High Court to Weigh Pension Planners' Duties
(CN) - The Supreme Court will consider when managers of employees' defined contribution retirement plan have a legal duty to stop investing in the company's own stock when they know it has precipitously declined in value.
Plaintiffs John Dudenhoefer and Alireza Partovipanah, former employees of Fifth Third Bank, each participated in the plan and invested in the banks common stock beginning in 2007. Under the plan, the plaintiffs made voluntary contributions from their salaries and directed its fiduciaries to purchase investments from preselected options.
During the time they participated in the plan, these options included Fifth Third Stock, two collective funds, or seventeen mutual funds.
In 2008, Dudenhoefer and Partovipanah filed a class action against the fiduciaries in the federal court in Cincinnati, charging that they failed to exercise the required skill, prudence or diligence in administering the plan.

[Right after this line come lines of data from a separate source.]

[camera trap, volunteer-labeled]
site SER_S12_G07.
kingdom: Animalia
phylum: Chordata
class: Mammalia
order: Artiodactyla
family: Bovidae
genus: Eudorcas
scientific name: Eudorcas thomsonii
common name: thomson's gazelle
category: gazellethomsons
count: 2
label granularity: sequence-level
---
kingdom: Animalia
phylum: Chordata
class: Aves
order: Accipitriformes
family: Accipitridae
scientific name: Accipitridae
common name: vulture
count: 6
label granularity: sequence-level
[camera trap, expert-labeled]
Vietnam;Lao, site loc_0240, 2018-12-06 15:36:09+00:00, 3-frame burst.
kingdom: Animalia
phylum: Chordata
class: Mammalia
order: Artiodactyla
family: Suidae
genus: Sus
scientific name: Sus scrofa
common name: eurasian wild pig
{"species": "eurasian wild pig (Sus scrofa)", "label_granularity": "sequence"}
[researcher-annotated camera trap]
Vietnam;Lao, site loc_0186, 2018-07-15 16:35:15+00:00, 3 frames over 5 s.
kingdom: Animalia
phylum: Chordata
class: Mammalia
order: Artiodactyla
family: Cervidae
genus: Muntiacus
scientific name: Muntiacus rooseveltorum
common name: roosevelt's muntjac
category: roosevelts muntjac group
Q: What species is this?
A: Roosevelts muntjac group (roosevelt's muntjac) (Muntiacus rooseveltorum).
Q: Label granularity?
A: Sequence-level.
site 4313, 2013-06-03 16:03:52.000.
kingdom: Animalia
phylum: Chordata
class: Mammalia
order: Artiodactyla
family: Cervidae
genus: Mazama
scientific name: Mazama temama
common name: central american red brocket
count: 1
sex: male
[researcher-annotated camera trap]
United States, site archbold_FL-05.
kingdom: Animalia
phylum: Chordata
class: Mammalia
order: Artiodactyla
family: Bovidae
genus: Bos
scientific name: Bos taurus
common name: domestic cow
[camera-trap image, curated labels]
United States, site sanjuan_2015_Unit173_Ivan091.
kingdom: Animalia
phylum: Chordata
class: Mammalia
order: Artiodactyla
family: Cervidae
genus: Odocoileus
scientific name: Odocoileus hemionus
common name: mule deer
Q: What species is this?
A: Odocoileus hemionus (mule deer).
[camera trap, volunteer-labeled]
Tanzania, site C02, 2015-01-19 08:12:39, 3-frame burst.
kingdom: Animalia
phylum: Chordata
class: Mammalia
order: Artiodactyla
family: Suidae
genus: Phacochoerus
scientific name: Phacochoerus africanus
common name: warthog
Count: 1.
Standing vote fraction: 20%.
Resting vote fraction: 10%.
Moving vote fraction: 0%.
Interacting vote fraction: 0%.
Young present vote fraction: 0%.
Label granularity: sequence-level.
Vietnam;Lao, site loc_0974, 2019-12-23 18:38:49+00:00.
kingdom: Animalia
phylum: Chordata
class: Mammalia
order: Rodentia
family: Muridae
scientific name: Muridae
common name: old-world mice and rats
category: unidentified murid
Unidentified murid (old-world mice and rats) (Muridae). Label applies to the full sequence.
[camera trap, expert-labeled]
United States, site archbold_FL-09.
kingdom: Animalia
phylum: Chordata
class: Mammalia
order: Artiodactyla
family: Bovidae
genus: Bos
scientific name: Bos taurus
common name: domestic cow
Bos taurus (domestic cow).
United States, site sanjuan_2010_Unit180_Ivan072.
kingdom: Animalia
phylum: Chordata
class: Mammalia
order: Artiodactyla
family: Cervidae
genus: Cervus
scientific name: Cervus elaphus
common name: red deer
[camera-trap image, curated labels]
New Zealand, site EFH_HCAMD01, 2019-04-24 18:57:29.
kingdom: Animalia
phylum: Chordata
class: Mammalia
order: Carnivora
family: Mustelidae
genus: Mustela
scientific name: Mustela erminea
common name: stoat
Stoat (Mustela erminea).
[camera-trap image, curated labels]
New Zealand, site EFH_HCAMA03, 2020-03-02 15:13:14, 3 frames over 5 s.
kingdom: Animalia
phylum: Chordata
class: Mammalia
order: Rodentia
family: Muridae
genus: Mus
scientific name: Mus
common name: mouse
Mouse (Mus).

Specifically, the plaintiffs alleged the defendants breached their fiduciary duties in violation of ERISA by continuing to offer company stock as an investment option, instead of suitable short-term options within the plan, when the stock no longer was a prudent investment for participants' retirement savings.
They also claimed the fiduciaries failed to communicate complete and accurate information about the plan, failed to avoid conflicts of interest, and failed to supervise or properly manage their appointees.
In November 2010, U.S. District Judge Sandra Beckwith granted the defendants' motion to dismiss, holding that the plaintiffs failed to state a plausible claim for relief.
In her opinion, Judge Beckwith found that as the plan was an employee stock ownership fund under ERISA, the defendants benefitted from a presumption that their decision to remain invested in employer securities was reasonable.
In this light, she said, the plaintiffs failed to allege facts to overcome this presumption of reasonableness. Dudenhoeffer appealed her decision a month later.
In September 2012, a three-judge panel of the 6th Circuit reversed Beckwith's judgment, and remanded the case for further proceedings. In doing so, it held the district court erred in dismissing plaintiff's prudence and disclosure claims, and that as a result, it did not "substantially analyze" the plausibility of the remaining counts.
In granting the case a writ of certiorari, the high court said it would consider two questions:
Whether the 6th Circuit erred by holding the respondents were not required to plausibly allege in their complaint that the fiduciaries of an employee stock ownership plan abused their discretion by remaining invested in employer stock; and whether the circuit erred "by refusing to follow precedent of this Court (and the holdings of every other circuit to address the issue) by holding that filings with the Securities and Exchange Commission become actionable ERISA fiduciary communications merely by virtue of their incorporation by reference into plan documents." (Parethesis in the original).